After months of training, anticipation and even dread, my practice began transitioning from paper charts to electronic health records (EHRs) this week. It was not pretty. Frustration hung heavy in the air amidst whispered curses and even some tears.
To accommodate the transition, provider schedules were lightened. But even with fewer patients to see, we were all running behind. Many patients were angry about their long wait times, despite the signs that explained the transition that were posted on every available surface around the waiting room.
I found myself floundering to find a new routine during each patient encounter. I tried listening to patients and focusing on what they were telling me, but often I found myself staring at the computer screen trying to figure out where to document what they were telling me.
One of my colleagues is coping with the transition by writing everything down on paper during the visit, and then charting the case in the computer after the visit – at least, until she figures out where everything is. This may be easier, but it is certainly time consuming, and in some ways, defeats the purpose of computer charting.
Despite attending training for the new system, I felt lost when trying to put everything together. I did not experience any problems entering a patient’s history, documenting my findings or prescribing medications, but at the end of the first day I realized I had not entered a single diagnosis or treatment plan for any of the patients I’d seen. This will surely be problematic when the chart is reviewed for billing purposes.
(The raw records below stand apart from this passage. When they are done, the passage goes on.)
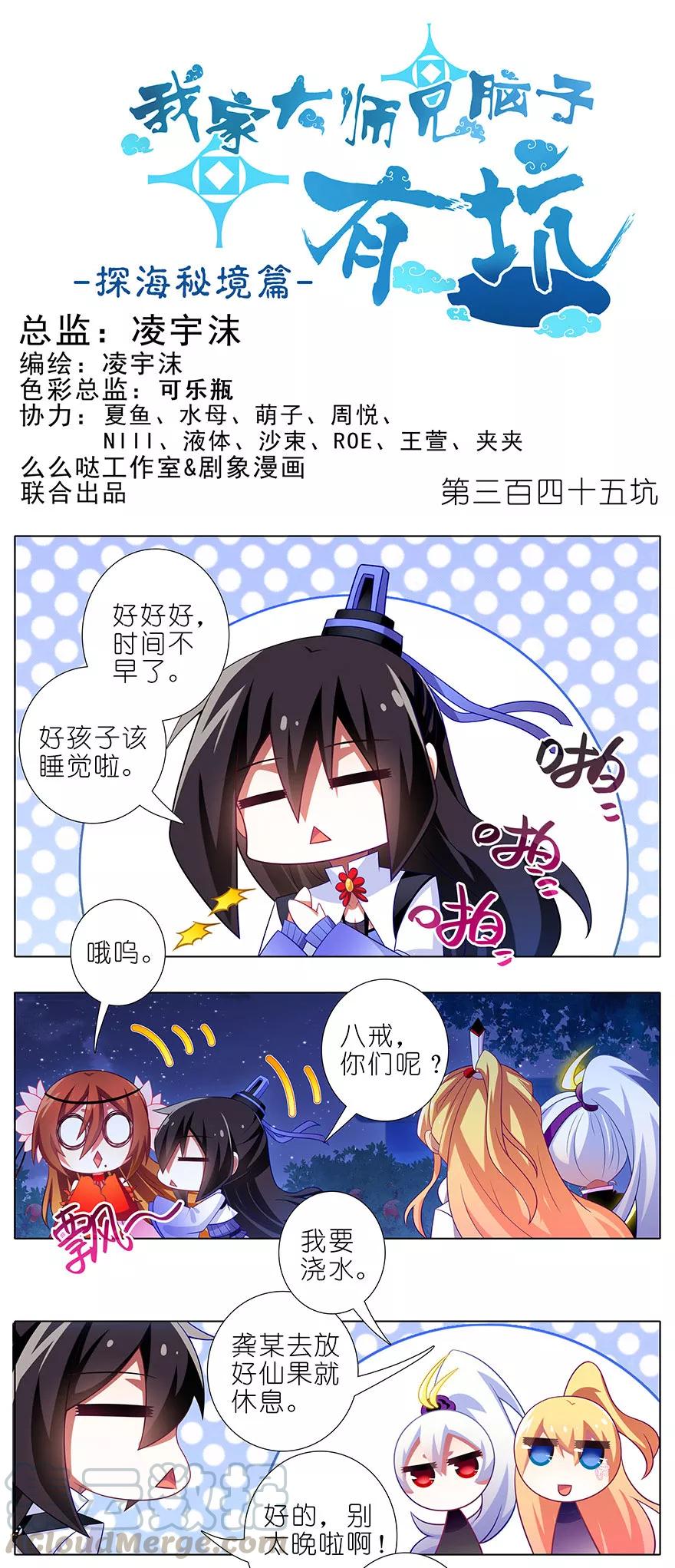 🍘我家大师兄脑子有坑 第345坑 八戒仙果，吃过都说好 第1页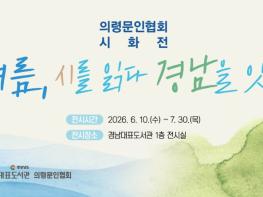 경남대표도서관, '도서관, 문학으로 경남을 잇다' 기사 이미지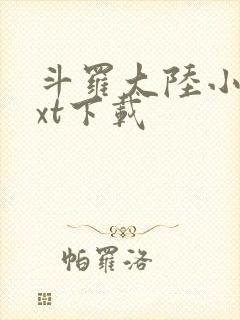 斗罗大陆小说txt下载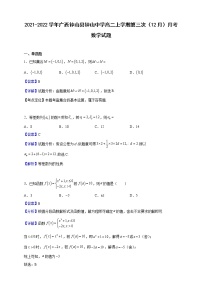 2021-2022学年广西钟山县钟山中学高二上学期第三次（12月）月考数学试题（解析版）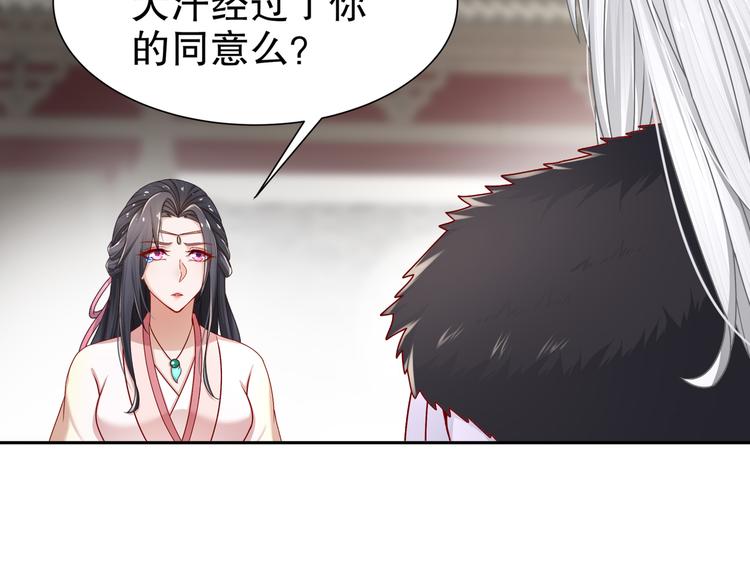 🍸孤若玄迟 乱了鸳鸯 第37页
I know that getting everything to flow naturally and feeling like I’m giving my patients more attention than the computer screen will take time. Another part of the problem is that our EHR system is not designed for Ob/GYN use. For example, I do STD testing on at least 50% of my patients, but there is no obvious place to document these labs. This will require necessary adjustments and additions to the system.
I’m currently dreading the moment when our patient volume will return to normal. I doubt that the time allotted for EHR transition is enough for any of the providers to really improve their data entry time. I fear that this will translate into longer wait times and increasing patient dissatisfaction.
Eventually all paper charts will be removed from the building, so everything important must be flagged to scan into the system before the chart disappears. I worry that we will miss scanning something crucial that will affect patient care.
I also feel that there are many ways in which EHRs have already made my job easier and more efficient. I love the ease of e-prescribing, and having remote access to charts and prenatal records while on-call on weekends or holidays. This wwill make phone triage a lot simpler. EHR use also eliminates much redundancy and double charting.
EHR use will eventually become routine practice, and I’ll appreciate its convenience and benefits. In the meantime, getting there is the hard part.
Robyn Carlisle, MSN, CNM, WHNP, works as a full-scope midwife at University Doctors and Kennedy University Hospital in Sewell, N.J.